All patients were treated with 75 mg of aspirin and 75 mg of clopidogrel once daily. For patients on warfarin treatment, target international normalised ratio (INR) was between 2.0 and 3.0 unless otherwise specified (Table 1). The duration of TT was decided by the attending physician, after which the drug considered least important was discontinued. All patients on DAPT were planned for 12 months of continuous treatment, after which clopidogrel or aspirin was discontinued at the discretion of the attending physician.

The most common indication for TT was atrial fibrillation (n=63, 39.6%) followed by apical akinesia (n=60, 37.8%), left ventricular thrombus (n=17, 10.7%), presence of a mechanical valve (n=6, 3.8%), venous thromboembolism (n=11, 6.9%) and other causes (n=2, 1.3%).

OUTCOMES

The outcomes at one year are presented in Table 2 and Figure 1. The cumulative incidence of spontaneous major bleedings was significantly higher in the TT group at one year (10.2% vs. 3.2%; p=0.01). The median exposure time to TT was three months. Therefore, the bleeding risk associated with TT was further evaluated at that time-point and a significantly higher incidence of spontaneous bleedings in patients on TT was observed (6.6±0.2% vs. 1.9±0.1%; p=0.02).

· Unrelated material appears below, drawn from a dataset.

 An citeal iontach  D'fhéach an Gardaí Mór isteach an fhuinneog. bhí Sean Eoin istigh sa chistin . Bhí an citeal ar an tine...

Figure 1. Spontaneous bleeding. Closed circles in the TT group represent bleeding in patients subsequent to discontinuation of triple antithrombotic therapy (n=2). Both patients were on dual antiplatelet therapy at the time of bleeding and were censored in the analysis of bleeding while on TT.

Four TT patients and one DAPT patient were examined by a physician at the emergency ward because of bleeding that was limited in nature and did not result in further investigation or treatment. These events were adjudicated as minor bleeding and disregarded in the analysis.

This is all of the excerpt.